Family says suspect in muralist's murder is innocent

OAKLAND (BCN) - Outside of the arraignment Thursday for a 20-year-old man accused of shooting and killing an Emeryville artist as he worked on a mural in West Oakland in September, family members of the defendant said police arrested the wrong man.

Marquise Holloway, 20, was in court today on a murder charge for the Sept. 29 shooting of 27-year-old Antonio Ramos, as well as two counts of attempted robbery and three counts of robbery for separate incidents.

He was assigned an attorney but did not enter a plea.

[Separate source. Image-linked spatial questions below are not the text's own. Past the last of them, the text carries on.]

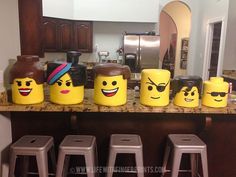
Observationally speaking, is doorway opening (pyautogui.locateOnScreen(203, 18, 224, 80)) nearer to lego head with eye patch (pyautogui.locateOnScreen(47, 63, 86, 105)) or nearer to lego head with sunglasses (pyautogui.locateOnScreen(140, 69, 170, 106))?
lego head with sunglasses (pyautogui.locateOnScreen(140, 69, 170, 106))

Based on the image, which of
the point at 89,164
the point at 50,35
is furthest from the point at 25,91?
the point at 50,35

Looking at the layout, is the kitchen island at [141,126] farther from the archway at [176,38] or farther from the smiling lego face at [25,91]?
the archway at [176,38]

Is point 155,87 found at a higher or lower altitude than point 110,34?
lower

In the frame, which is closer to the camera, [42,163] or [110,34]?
[42,163]

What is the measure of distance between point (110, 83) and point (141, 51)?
3180 millimetres

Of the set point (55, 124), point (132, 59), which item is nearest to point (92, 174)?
point (55, 124)

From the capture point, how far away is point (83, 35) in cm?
486

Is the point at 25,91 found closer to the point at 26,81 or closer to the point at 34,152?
the point at 26,81

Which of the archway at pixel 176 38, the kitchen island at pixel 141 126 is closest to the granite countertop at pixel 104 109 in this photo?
the kitchen island at pixel 141 126

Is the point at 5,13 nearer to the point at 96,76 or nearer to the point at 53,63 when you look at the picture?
the point at 53,63

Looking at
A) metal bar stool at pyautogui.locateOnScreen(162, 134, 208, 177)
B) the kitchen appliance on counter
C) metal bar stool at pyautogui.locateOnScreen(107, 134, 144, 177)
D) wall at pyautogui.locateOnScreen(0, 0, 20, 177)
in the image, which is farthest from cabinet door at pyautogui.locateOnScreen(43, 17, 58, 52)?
metal bar stool at pyautogui.locateOnScreen(162, 134, 208, 177)

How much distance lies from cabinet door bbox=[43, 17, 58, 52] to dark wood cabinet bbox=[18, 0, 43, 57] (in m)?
2.09

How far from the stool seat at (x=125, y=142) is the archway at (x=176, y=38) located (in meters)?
5.14

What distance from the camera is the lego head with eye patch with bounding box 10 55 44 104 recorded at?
165 centimetres
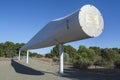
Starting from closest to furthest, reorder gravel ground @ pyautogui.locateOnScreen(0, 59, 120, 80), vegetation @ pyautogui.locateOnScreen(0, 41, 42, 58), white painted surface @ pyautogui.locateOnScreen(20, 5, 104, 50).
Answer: white painted surface @ pyautogui.locateOnScreen(20, 5, 104, 50) → gravel ground @ pyautogui.locateOnScreen(0, 59, 120, 80) → vegetation @ pyautogui.locateOnScreen(0, 41, 42, 58)

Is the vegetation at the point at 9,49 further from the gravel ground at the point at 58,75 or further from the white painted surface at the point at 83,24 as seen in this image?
the white painted surface at the point at 83,24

Holloway's arraignment had to be postponed last week when he started banging his head on a glass partition in the courtroom and screaming profanities.

He again had a crowd of supporters in the room Thursday. About 10 people attended his arraignment last week and angrily stormed out of the courtroom afterward.

"He's a good guy," his sister, 21-year-old Yemas McGee, told reporters outside of court Thursday morning. "I don't get why he's accused of all this bad stuff."

McGee and Holloway's aunt, Shardee Gilmore, said Holloway looks nothing like a surveillance photo of a suspect that Oakland police distributed shortly after Ramos' murder.

They said he was not hiding at his mother's home in Stockton where he was arrested, but visited there often and was not found with the gun that investigators say was used in the crime.

That gun was recovered and revealed to have been stolen from a U.S. Immigration and Customs Enforcement agent in an auto burglary in San Francisco earlier in September.

A San Francisco resident, Sean Gibson, was arrested on Oct. 21 and charged with the burglary. Investigators have not said how they think the gun made its way from Gibson to Holloway.

Holloway's family says that he is innocent of both the murder and the robberies, including one he's accused of earlier in the day of Ramos' murder and another on Oct. 5. Holloway had a prior conviction for robbery in
2012, according to prosecutors.

Police said the fatal shooting of Ramos also started out as a robbery. Ramos was part of a group painting a mural underneath the West Street overpass of Interstate Highway 580, one of a series of student-designed murals in the Oakland Super Heroes Mural Project.

The Attitudinal Healing Connection, a West Oakland group that aims to stop violence through art and education, organized the project.

At about 10:30 a.m. on Sept. 29, Ramos took a break from painting and stepped back to take a picture of the in-progress mural. As he was taking pictures, Holloway allegedly came by and noticed his camera.

The two got into a confrontation that ended with Holloway allegedly shooting Ramos, police said.

Holloway remains in custody without bail and was ordered to return to court on Jan. 4.